Parajurit Majapahit dibawah pimpinan Mapatih Gajah Mada yang menyerang dari arah pantai selatan Bali, juga mendapat perlawanan sengit dari parajurit Bali dibawah pimpinan Ki Tambyak dan Ki Gudug Basur. Pada hari ke 10 parajurit Bali akhirnya menyerah setelah kedua pimpinan mereka tewas. Walaupun parajurit Majapahit dan Malayu sudah berhasil menguasai sebagian besar wilayah Bali, mereka tidak langsung menyerang ibukota Bali, parajurit dikerahkan menyusup ke ibukota, menyamar dan berbaur dengan penduduk Bali. Parajurit Sunda yang merapat di pantai-pantai sepi bagian barat Bali tidak mendapat perlawanan berarti, sehingga dengan mudah bisa bergabung dengan induk parajurit yang sudah menyusup ke ibukota.
Sebelum melaksanakan penyerangan, semua pemimpin parajurit bertemu di Desa Tawing, mengatur waktu dan siasat penyerangan selanjutnya. Pada waktu yang sudah ditentukan, parajurit Majapahit, Malayu dan Sunda yang sudah berhasil menyusup kedalam kota Bedahulu, secara serentak mengangkat senjata dan menyerang parajurit Bali. Prajurit Sunda menyerang benteng Tengkulak, Ki Pasung Grigis, pemimpin Tengkulak menyerah, dijadikan tawanan, setelah parajurit yang dipimpinnya banyak yang tewas, sisanya menyerah. Serangan yang tiba-tiba dan serentak yang dilakukan membuat Kotaraja Bedahulu berhasil dikuasai dalam waktu yang singkat.

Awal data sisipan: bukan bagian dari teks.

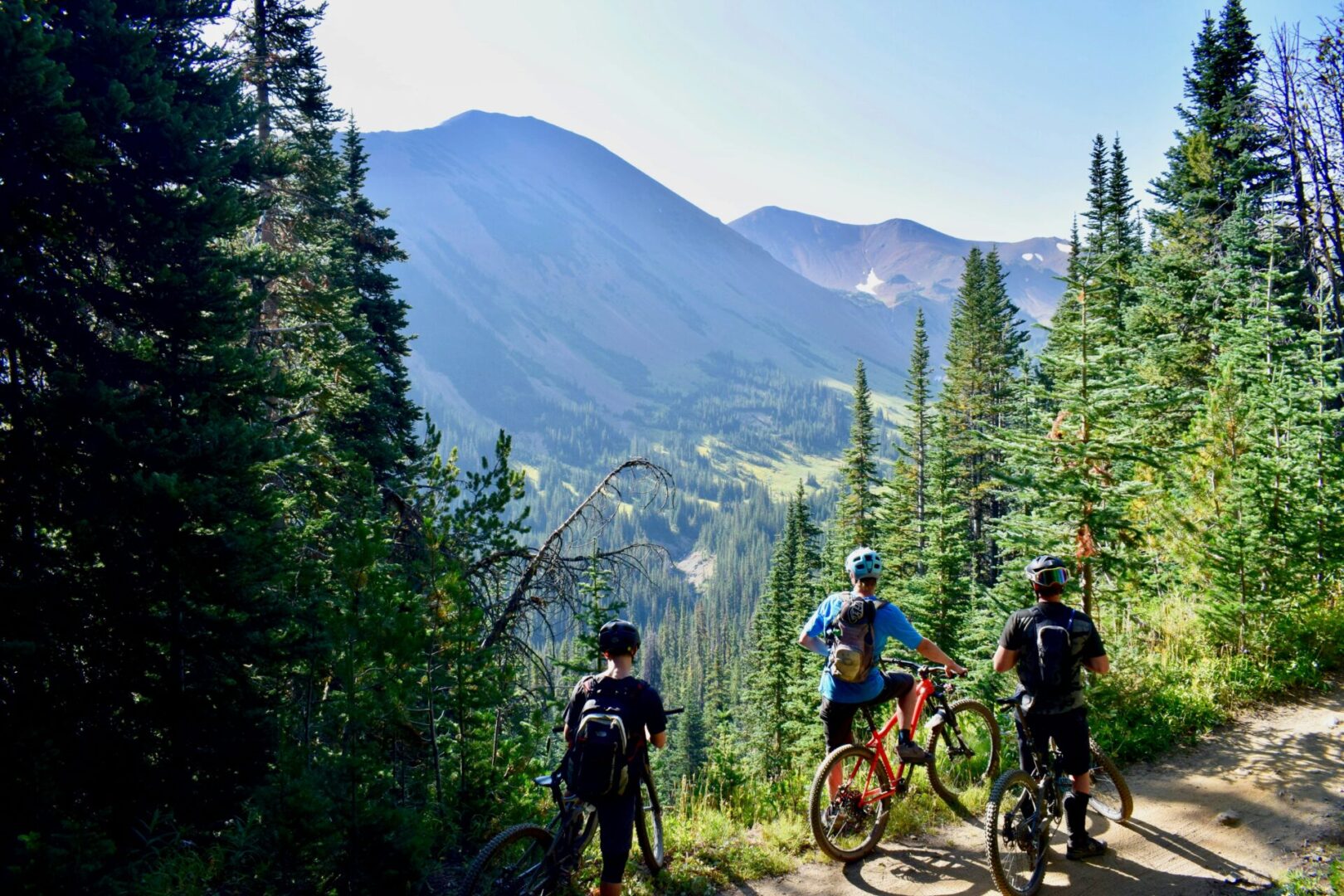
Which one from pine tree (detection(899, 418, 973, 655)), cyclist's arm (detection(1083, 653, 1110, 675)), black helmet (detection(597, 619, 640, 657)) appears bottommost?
pine tree (detection(899, 418, 973, 655))

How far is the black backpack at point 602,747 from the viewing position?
15.2ft

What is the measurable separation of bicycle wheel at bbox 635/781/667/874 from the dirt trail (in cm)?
69

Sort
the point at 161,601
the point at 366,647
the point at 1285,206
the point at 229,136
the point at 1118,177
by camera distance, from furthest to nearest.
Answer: the point at 1118,177 → the point at 1285,206 → the point at 229,136 → the point at 161,601 → the point at 366,647

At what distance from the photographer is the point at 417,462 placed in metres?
18.4

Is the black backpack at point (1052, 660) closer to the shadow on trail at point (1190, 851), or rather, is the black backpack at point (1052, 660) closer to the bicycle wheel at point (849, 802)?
the bicycle wheel at point (849, 802)

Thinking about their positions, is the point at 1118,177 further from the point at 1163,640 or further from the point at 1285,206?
the point at 1163,640

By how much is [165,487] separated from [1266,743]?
40.1 ft

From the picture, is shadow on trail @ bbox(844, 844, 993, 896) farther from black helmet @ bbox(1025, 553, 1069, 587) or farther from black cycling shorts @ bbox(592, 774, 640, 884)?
black helmet @ bbox(1025, 553, 1069, 587)

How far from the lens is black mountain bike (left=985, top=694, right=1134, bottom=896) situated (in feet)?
16.8

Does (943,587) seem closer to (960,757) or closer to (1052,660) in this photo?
(960,757)

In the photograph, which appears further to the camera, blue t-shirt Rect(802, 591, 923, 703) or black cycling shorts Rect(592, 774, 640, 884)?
blue t-shirt Rect(802, 591, 923, 703)

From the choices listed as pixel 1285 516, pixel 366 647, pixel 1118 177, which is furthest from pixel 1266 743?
pixel 1118 177

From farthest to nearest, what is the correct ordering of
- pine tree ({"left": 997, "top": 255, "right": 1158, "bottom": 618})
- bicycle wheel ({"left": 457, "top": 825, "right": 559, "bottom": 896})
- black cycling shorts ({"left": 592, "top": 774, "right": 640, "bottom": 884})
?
pine tree ({"left": 997, "top": 255, "right": 1158, "bottom": 618}) → black cycling shorts ({"left": 592, "top": 774, "right": 640, "bottom": 884}) → bicycle wheel ({"left": 457, "top": 825, "right": 559, "bottom": 896})

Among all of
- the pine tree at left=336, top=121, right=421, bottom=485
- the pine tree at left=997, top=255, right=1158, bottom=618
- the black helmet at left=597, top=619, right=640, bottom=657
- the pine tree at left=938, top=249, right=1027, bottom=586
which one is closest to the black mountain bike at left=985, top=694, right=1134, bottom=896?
the black helmet at left=597, top=619, right=640, bottom=657
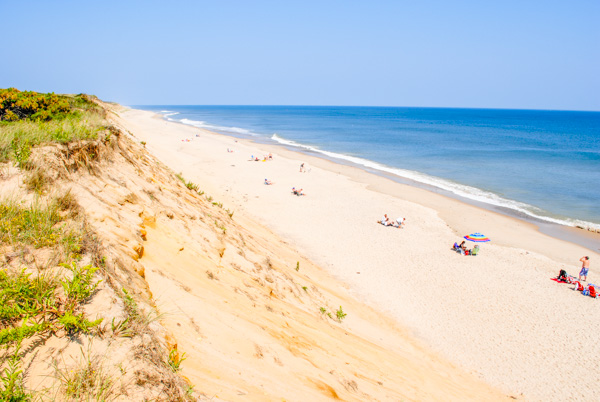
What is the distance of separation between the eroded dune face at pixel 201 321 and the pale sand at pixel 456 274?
140 cm

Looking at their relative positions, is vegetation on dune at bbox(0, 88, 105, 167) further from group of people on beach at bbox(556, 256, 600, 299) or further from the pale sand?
Result: group of people on beach at bbox(556, 256, 600, 299)

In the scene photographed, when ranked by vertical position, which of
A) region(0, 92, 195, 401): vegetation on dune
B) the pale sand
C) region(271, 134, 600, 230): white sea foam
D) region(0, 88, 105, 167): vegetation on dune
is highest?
region(0, 88, 105, 167): vegetation on dune

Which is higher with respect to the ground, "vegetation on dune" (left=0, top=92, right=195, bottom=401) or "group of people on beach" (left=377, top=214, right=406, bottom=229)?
"vegetation on dune" (left=0, top=92, right=195, bottom=401)

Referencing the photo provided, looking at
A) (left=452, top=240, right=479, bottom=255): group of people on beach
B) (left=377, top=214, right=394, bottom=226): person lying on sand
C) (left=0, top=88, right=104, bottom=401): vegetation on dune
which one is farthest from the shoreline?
(left=0, top=88, right=104, bottom=401): vegetation on dune

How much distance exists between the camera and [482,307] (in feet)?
38.5

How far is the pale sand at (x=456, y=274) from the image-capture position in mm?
9516

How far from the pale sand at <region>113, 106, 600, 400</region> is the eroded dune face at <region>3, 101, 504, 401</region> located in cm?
140

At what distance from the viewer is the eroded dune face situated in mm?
3277

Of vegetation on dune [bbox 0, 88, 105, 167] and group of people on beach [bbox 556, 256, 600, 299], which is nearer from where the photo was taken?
vegetation on dune [bbox 0, 88, 105, 167]

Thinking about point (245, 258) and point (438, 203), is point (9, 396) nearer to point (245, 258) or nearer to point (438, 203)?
point (245, 258)

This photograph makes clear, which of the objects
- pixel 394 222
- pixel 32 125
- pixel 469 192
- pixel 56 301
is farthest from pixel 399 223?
pixel 56 301

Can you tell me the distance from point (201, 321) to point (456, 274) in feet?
39.3

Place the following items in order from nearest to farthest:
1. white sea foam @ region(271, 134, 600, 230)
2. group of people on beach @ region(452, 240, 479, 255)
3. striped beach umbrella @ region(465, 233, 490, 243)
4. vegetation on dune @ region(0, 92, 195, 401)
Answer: vegetation on dune @ region(0, 92, 195, 401), group of people on beach @ region(452, 240, 479, 255), striped beach umbrella @ region(465, 233, 490, 243), white sea foam @ region(271, 134, 600, 230)

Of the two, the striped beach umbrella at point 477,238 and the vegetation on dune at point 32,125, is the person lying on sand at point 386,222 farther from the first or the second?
the vegetation on dune at point 32,125
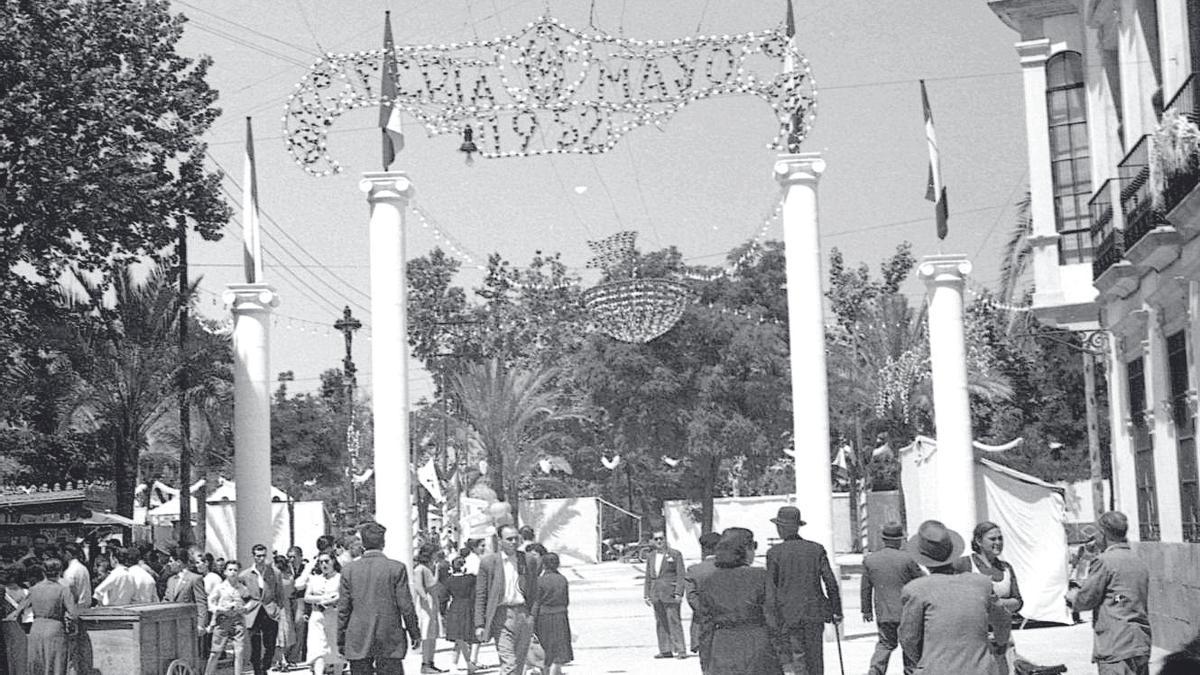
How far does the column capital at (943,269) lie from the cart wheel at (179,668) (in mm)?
11826

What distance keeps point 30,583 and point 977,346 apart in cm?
3379

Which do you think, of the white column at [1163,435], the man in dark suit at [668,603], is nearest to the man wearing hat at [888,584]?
the white column at [1163,435]

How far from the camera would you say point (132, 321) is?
1110 inches

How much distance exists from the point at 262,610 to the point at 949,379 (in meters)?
9.87

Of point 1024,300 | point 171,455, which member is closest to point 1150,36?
point 1024,300

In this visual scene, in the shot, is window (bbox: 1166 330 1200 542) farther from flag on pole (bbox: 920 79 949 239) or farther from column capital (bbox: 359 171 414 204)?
column capital (bbox: 359 171 414 204)

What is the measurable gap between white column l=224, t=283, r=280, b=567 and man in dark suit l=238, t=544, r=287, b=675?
490cm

Masing-masing Arya menawan parajurit musuh yang berhasil ditaklukkanya, seperti:
NO |
PARA ARYA |
TAWANAN |
1 |
Dikirim ke Majapahit |
80.000 |
2 |
Arya Beleteng |
10.000 |
3 |
Arya Sentong |
5.000 |
4 |
Arya Kutawaringin |
5.000 |
5 |
Arya Belog |
5.000 |
6 |
Ki Kuda Pangasih |
3.000 |
7 |
Arya Damar |
40.000 |
8 |
Ki Pada Kaon |
20.000 |
9 |
Ki Pakatik |
2.000 |
10 |
Arya Benculuk |
4.000 |
11 |
Arya Kapakisan |
4.000 |
Ketiga kesatuan parajurit bersukaria atas kemenangan mereka terhadap Bedahulu. Utusan Majapahit yang bernama Ki Kuda Pengasih datang dari Jawa bertemu langsung dengan Gajah Mada, Arya Damar dan semua senapati perang, membawa pesan Ratu Tri Bhuwana Tunggadewi yang memerintahkan Patih Gajah Mada dan Arya Damar agar segera kembali pulang ke Majapahit apabila Bali sudah berhasil ditaklukkan. Tetapi para Arya yang lain diperintahkan untuk tetap di Bali untuk menjaga keamanan Bali setelah berhasil dikuasai.